## What is needed
Everything from the first line of the entries through the line containing "genus: Petroica" is to be retyped exactly, and nothing beyond it.

## Data excerpts
BEGIN
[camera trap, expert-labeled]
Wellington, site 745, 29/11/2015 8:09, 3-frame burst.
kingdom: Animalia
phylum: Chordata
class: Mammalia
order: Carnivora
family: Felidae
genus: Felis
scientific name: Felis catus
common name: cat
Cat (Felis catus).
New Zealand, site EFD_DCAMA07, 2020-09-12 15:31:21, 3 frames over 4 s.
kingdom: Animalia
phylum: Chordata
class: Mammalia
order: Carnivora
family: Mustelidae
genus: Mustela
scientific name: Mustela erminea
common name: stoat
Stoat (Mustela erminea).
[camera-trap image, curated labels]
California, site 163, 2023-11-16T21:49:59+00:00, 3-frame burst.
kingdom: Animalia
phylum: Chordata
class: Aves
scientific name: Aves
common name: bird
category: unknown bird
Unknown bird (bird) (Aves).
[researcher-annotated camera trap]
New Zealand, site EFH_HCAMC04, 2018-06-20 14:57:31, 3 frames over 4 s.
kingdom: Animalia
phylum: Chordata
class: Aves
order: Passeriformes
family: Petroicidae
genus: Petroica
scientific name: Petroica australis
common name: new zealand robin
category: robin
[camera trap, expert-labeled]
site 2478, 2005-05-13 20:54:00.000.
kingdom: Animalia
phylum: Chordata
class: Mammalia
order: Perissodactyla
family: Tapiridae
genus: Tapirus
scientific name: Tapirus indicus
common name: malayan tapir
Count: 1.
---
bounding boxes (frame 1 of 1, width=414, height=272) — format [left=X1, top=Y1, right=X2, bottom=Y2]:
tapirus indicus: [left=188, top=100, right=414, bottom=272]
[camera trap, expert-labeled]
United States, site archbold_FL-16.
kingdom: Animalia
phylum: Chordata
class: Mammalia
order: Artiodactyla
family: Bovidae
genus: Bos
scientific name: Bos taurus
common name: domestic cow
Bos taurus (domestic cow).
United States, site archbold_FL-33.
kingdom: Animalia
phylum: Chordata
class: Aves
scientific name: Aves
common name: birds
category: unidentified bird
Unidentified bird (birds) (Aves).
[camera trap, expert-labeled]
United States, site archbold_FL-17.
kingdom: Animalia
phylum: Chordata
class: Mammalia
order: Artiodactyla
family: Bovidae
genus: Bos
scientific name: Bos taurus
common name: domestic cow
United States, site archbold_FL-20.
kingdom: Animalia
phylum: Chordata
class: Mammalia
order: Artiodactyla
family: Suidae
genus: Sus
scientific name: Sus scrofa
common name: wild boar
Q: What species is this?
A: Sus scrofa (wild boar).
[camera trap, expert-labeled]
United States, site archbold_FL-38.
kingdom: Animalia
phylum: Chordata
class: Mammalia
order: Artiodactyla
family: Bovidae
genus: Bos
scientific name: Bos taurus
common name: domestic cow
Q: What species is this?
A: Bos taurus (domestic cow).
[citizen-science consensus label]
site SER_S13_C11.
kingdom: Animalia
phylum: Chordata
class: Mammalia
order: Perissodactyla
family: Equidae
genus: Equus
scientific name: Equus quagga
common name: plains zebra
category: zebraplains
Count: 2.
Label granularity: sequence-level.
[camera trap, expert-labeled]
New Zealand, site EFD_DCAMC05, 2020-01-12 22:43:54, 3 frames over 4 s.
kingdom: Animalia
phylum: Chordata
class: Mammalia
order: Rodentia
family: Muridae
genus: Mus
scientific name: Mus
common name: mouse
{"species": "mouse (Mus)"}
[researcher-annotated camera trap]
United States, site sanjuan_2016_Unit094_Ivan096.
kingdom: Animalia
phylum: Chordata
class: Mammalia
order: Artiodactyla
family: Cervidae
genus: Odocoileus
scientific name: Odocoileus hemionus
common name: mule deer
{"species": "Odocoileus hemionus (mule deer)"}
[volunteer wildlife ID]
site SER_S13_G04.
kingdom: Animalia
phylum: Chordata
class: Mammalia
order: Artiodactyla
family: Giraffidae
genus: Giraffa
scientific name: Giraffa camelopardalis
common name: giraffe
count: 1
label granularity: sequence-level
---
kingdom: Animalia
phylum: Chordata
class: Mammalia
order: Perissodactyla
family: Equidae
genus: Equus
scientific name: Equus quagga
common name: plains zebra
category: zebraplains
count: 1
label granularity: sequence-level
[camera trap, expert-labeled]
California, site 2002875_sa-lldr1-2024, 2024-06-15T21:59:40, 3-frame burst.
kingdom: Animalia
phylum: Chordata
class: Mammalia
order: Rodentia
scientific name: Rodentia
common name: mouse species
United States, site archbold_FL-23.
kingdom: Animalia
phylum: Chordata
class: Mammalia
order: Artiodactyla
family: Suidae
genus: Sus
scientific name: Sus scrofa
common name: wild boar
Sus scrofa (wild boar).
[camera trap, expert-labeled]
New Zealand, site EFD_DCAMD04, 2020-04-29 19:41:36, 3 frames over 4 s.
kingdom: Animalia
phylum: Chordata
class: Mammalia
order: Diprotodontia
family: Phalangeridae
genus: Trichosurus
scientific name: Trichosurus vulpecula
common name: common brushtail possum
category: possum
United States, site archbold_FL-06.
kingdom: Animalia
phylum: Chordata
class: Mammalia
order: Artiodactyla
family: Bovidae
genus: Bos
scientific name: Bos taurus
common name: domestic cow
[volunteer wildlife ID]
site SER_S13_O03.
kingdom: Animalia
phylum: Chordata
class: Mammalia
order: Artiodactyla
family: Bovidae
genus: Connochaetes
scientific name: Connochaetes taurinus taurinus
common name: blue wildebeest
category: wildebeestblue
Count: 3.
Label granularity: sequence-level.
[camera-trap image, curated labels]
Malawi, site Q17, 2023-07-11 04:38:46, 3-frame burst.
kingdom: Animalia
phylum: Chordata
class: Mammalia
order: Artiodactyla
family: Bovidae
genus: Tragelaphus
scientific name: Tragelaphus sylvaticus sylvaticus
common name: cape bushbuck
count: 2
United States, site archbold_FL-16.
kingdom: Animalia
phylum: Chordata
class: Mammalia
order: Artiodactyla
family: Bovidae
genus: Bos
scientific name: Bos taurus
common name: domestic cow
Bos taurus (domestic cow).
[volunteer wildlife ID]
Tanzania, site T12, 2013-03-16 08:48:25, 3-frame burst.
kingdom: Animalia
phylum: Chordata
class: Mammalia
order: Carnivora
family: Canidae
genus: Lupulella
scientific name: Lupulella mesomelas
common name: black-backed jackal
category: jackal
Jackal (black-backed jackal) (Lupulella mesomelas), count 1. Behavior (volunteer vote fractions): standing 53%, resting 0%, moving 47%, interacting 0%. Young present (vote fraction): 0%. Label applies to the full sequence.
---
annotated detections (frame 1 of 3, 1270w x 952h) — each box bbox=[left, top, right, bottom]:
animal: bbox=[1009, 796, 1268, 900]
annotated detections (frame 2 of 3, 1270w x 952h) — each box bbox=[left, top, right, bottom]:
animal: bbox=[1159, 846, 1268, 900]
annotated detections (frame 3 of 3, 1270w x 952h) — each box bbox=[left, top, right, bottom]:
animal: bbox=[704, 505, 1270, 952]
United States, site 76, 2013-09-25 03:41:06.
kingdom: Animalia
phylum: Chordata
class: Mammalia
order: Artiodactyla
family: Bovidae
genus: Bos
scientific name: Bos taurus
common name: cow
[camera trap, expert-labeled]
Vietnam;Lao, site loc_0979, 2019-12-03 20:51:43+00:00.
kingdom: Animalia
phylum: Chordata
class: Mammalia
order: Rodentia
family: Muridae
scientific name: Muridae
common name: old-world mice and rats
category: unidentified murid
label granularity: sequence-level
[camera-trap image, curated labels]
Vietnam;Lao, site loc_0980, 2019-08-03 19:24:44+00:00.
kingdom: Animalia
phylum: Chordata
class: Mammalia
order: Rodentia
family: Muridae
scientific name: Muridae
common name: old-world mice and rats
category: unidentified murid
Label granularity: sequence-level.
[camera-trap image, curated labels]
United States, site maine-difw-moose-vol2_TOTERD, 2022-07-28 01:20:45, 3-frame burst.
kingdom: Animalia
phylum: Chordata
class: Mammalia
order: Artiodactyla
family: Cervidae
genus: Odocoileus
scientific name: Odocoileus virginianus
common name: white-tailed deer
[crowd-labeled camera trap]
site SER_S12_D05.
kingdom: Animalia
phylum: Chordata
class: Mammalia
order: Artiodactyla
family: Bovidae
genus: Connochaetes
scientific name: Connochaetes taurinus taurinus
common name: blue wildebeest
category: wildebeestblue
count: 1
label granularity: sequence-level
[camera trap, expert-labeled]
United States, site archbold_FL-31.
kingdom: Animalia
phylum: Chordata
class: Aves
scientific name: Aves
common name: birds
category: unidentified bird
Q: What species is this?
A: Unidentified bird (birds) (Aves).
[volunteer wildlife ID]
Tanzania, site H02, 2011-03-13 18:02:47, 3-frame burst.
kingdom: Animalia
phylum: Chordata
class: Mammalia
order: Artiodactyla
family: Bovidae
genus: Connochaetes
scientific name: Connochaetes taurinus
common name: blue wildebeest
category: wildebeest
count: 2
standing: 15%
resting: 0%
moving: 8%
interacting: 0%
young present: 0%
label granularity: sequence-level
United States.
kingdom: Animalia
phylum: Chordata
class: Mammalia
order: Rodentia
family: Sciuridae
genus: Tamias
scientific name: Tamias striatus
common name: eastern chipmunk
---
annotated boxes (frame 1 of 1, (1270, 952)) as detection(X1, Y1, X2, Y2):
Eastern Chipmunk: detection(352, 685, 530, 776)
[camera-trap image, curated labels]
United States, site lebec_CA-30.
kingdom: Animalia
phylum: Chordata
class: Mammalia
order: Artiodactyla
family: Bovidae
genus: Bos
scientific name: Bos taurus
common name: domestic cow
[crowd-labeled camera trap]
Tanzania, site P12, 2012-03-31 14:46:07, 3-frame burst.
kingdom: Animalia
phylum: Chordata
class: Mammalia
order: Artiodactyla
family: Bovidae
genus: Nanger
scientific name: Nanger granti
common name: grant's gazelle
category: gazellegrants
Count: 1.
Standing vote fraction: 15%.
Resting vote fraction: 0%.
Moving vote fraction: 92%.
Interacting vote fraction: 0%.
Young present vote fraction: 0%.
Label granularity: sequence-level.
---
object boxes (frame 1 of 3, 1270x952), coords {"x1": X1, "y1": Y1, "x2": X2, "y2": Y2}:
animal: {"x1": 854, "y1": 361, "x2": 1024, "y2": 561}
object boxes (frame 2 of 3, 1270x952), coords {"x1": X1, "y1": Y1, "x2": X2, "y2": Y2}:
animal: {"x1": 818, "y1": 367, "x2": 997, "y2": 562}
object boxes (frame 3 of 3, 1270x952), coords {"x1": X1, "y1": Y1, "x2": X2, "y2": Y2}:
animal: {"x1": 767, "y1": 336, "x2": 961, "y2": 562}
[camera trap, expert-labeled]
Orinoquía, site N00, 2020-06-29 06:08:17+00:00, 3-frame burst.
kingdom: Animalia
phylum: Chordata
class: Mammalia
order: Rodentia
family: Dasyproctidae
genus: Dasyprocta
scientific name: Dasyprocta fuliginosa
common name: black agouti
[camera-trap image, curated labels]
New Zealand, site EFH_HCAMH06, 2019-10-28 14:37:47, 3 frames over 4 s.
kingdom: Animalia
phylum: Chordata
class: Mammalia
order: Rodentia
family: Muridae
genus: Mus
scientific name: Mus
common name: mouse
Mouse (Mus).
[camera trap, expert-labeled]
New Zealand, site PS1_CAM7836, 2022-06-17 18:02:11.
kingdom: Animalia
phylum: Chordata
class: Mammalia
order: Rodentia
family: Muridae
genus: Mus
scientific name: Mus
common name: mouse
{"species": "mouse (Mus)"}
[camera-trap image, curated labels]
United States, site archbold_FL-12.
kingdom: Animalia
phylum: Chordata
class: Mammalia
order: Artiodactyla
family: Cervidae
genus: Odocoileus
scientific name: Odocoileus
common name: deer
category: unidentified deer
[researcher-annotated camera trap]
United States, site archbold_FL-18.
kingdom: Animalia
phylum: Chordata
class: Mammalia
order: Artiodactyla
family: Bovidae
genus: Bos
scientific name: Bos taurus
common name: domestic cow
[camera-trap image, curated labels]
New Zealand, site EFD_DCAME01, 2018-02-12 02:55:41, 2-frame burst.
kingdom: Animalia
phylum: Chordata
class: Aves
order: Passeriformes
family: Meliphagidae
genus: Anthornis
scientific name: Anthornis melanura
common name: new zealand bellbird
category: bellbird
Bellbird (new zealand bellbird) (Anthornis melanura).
END
## Expected answer
[camera trap, expert-labeled]
Wellington, site 745, 29/11/2015 8:09, 3-frame burst.
kingdom: Animalia
phylum: Chordata
class: Mammalia
order: Carnivora
family: Felidae
genus: Felis
scientific name: Felis catus
common name: cat
Cat (Felis catus).
New Zealand, site EFD_DCAMA07, 2020-09-12 15:31:21, 3 frames over 4 s.
kingdom: Animalia
phylum: Chordata
class: Mammalia
order: Carnivora
family: Mustelidae
genus: Mustela
scientific name: Mustela erminea
common name: stoat
Stoat (Mustela erminea).
[camera-trap image, curated labels]
California, site 163, 2023-11-16T21:49:59+00:00, 3-frame burst.
kingdom: Animalia
phylum: Chordata
class: Aves
scientific name: Aves
common name: bird
category: unknown bird
Unknown bird (bird) (Aves).
[researcher-annotated camera trap]
New Zealand, site EFH_HCAMC04, 2018-06-20 14:57:31, 3 frames over 4 s.
kingdom: Animalia
phylum: Chordata
class: Aves
order: Passeriformes
family: Petroicidae
genus: Petroica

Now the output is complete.